No, they shouldn't do this, nor should any corner of the market be pressured into suddenly cutting off transactions with Russia, kicking out all Russians and their products, etc.
I'm sorry, but everyone who makes this sound like a simplistic ethical decision just seem too young to remember what our own interventions looked like, or perhaps too young emotionally to process the events they've lived through.
The Russian takeover of that territory is not a good thing, okay. Now flash back a few years, and the US was invading multiple nations in the Middle East to topple them, all on the basis of very clearly lying to the rest of the world about "weapons of mass destruction," a fictional tool of propoganda that the US knowingly deployed in order to tell the world it had the right to create regime change across the globe on its own terms. The UN didn't even approve of the invasion, and the United States with a couple of smaller bullied allies did it anyway. According to the rules, the US acted in defiance of international peace processes. And we do it all the time. Just as we try to topple regimes we don't like through various covert ops and disinformation campaigns, or we quietly refuse to even speak of other illegal occupations by nations like China if we feel the economic price of retalliation is too high.
The precedent you're setting is that anyone breaking away from international rules will be hit with economic isolation, using the full powers of a digital economy to possible even stop all banking systems and transfers, stop all access to shared international cloud systems and other things run by our tech, which is a level of sanction previously not possible on this scale because we didn't have such centralized international digital landscapes that could be switched off. But if you want to deploy all of that power now, just realize it could easily be used to cut off nations that do other things the new international consensus doesn't like. Remember California forbidding all official travel to states that don't follow its own abortion or gender laws, citing it as a human rights problem? It is absolutely within both the power and intent of entities like the EU and the US to one day decide to cut off nations that don't follow our social policies.

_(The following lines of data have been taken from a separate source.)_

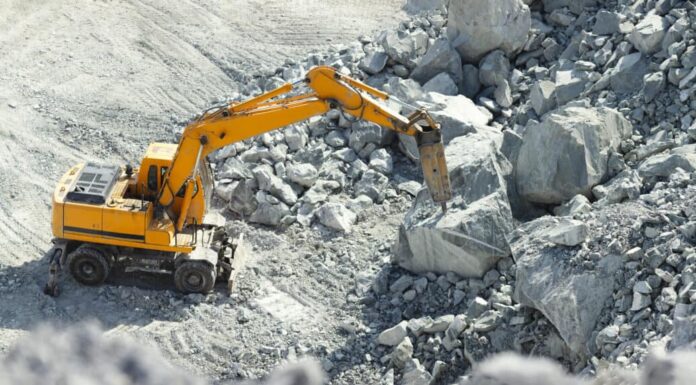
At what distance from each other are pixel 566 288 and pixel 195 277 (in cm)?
547

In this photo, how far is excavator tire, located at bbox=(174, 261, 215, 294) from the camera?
16453mm

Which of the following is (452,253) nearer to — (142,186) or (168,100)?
(142,186)

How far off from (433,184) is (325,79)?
2.10 metres

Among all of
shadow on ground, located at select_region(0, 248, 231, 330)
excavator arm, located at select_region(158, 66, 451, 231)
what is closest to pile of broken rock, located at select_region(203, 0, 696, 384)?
excavator arm, located at select_region(158, 66, 451, 231)

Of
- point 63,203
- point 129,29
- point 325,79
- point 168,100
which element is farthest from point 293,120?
point 129,29

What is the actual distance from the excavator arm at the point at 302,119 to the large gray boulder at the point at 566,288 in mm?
1878

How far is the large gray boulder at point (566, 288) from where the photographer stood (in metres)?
13.8

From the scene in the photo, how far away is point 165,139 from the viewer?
2075 centimetres

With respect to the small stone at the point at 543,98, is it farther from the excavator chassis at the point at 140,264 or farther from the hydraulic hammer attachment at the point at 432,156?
the excavator chassis at the point at 140,264

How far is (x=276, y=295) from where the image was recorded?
55.1 ft

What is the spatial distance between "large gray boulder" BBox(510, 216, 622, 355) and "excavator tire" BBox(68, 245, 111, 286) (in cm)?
598

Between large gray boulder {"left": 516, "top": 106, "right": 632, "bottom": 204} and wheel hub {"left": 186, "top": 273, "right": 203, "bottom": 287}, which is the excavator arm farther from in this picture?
large gray boulder {"left": 516, "top": 106, "right": 632, "bottom": 204}

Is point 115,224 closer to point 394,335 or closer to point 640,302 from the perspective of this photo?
point 394,335

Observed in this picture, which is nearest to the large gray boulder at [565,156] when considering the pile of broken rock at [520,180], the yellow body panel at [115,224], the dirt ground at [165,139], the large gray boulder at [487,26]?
the pile of broken rock at [520,180]
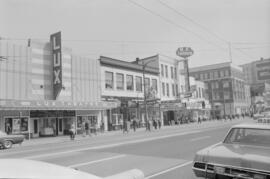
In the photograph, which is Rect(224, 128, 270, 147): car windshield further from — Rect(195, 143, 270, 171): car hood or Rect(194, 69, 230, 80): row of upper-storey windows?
Rect(194, 69, 230, 80): row of upper-storey windows

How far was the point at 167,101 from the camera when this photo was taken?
4797 centimetres

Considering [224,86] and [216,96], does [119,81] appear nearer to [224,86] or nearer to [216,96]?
[224,86]

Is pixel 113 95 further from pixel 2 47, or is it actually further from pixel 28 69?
pixel 2 47

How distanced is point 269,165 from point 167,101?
42937mm

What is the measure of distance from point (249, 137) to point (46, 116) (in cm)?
2581

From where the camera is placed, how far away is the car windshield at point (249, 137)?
6.55 meters

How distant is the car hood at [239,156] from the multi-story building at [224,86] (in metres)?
78.2

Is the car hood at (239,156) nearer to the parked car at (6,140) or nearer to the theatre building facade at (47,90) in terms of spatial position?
the parked car at (6,140)

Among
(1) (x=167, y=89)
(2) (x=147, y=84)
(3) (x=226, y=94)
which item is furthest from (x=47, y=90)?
(3) (x=226, y=94)

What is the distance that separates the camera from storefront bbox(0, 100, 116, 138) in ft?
86.3

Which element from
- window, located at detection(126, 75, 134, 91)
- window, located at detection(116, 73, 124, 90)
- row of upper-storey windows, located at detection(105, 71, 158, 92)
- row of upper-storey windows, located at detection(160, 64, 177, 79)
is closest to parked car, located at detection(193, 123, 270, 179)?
row of upper-storey windows, located at detection(105, 71, 158, 92)

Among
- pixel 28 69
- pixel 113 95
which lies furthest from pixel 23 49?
pixel 113 95

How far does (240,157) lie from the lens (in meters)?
5.45

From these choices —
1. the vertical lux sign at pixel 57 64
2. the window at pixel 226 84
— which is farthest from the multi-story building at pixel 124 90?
the window at pixel 226 84
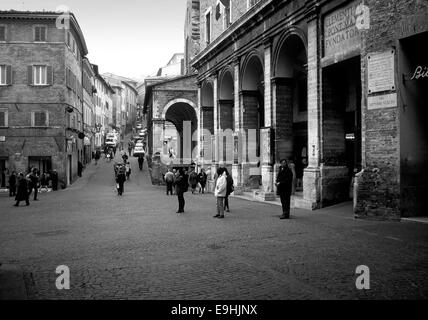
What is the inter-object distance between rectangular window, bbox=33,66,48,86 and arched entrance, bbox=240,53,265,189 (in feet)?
53.6

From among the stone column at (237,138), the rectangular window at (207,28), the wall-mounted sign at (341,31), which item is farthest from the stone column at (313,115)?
the rectangular window at (207,28)

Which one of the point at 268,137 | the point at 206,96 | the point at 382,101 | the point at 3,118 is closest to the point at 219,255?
the point at 382,101

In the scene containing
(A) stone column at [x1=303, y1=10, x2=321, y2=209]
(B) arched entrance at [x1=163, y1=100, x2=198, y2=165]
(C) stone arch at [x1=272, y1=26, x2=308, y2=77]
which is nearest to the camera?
(A) stone column at [x1=303, y1=10, x2=321, y2=209]

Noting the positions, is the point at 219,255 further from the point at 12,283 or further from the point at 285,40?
the point at 285,40

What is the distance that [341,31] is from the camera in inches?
594

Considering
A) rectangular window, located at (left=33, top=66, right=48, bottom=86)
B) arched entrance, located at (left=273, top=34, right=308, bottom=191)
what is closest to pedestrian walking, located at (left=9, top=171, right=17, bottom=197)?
rectangular window, located at (left=33, top=66, right=48, bottom=86)

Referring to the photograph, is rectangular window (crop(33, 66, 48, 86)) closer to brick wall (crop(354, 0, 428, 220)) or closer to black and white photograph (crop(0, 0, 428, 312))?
black and white photograph (crop(0, 0, 428, 312))

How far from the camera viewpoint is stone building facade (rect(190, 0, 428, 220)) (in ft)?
40.5

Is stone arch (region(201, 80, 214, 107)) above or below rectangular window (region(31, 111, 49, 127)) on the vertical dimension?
above

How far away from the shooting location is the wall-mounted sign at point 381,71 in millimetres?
12438

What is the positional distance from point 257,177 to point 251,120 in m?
2.90

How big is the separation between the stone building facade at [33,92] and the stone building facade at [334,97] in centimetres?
1292

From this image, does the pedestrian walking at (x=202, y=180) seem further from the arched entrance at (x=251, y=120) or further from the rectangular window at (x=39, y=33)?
the rectangular window at (x=39, y=33)

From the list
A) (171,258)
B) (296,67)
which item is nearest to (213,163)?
(296,67)
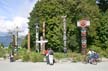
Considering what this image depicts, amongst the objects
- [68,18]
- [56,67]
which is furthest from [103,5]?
[56,67]

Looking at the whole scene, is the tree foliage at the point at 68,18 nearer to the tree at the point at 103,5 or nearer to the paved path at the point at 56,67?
the tree at the point at 103,5

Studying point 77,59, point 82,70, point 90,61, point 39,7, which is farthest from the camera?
point 39,7

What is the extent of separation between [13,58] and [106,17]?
94.3ft

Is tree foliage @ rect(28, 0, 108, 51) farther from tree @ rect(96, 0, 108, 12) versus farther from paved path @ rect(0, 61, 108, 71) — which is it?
paved path @ rect(0, 61, 108, 71)

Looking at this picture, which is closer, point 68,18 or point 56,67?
point 56,67

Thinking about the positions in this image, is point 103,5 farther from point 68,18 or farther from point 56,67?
point 56,67

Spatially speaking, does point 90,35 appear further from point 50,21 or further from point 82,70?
point 82,70

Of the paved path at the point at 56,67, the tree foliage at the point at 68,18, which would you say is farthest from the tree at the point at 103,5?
the paved path at the point at 56,67

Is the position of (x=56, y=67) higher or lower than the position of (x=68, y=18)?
lower

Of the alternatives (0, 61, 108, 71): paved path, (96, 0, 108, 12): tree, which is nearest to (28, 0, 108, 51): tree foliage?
(96, 0, 108, 12): tree

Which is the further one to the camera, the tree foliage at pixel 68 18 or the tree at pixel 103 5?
the tree at pixel 103 5

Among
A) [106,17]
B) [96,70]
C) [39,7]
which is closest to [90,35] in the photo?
[106,17]

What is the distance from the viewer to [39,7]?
59.6 m

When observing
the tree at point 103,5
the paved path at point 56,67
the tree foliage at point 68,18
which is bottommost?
the paved path at point 56,67
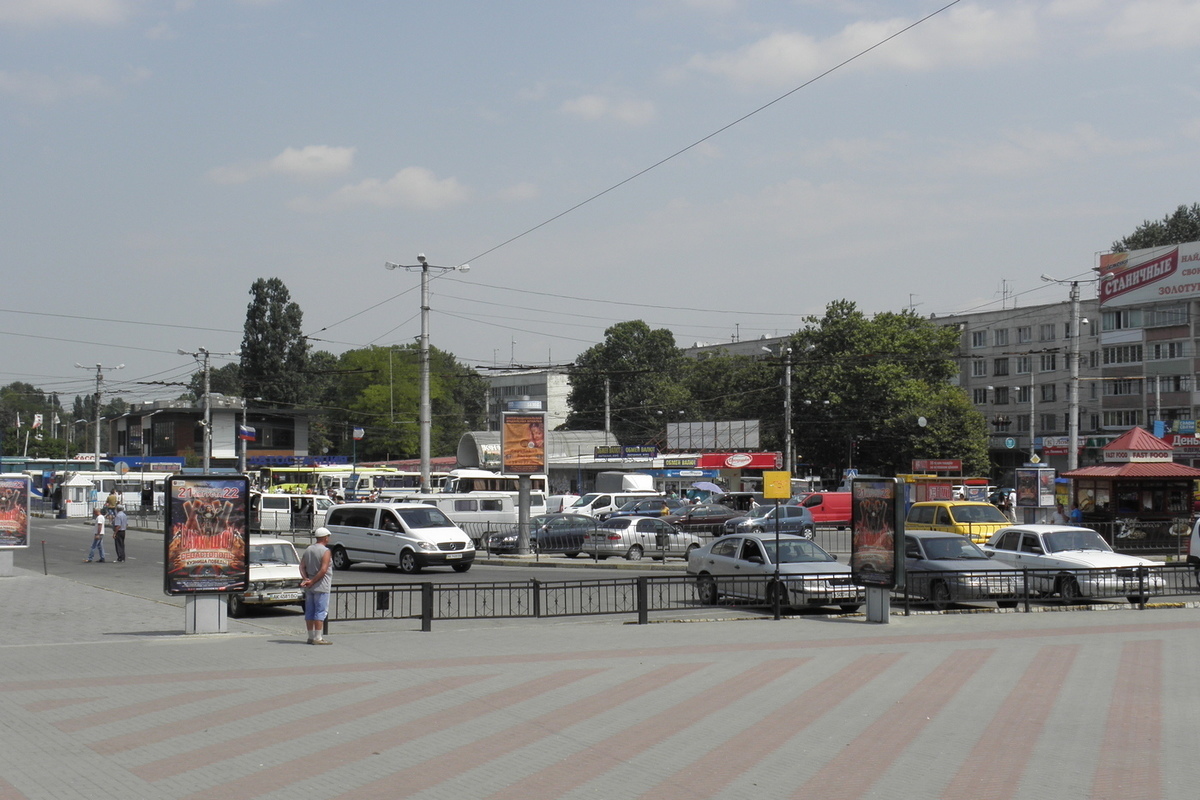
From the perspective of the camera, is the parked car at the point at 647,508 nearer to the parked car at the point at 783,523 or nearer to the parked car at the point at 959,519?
the parked car at the point at 783,523

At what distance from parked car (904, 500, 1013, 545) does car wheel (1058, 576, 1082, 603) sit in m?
11.0

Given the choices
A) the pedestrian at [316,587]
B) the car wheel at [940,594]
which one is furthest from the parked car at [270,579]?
the car wheel at [940,594]

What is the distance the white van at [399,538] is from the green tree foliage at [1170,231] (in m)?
76.1

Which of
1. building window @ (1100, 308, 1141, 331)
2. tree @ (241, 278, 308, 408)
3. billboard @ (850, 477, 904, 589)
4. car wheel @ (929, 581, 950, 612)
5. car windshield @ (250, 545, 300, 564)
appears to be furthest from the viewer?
tree @ (241, 278, 308, 408)

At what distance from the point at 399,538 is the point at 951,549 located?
1474 centimetres

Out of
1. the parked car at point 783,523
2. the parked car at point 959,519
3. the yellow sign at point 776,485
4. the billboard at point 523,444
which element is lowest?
the parked car at point 783,523

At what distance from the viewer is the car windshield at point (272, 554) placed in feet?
71.9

In any case, we're hyprocrites to act as managers of what is acceptable on the world stage with zero moral credibility, and the US and other wealthy Western nations do not need to continue down the path of trying to use their economic power to control the world according to its own designs. All this is can do is give new, somewhat legitimate grievances to the people of these nations who already feel we've always used our economy to corner and dominate them.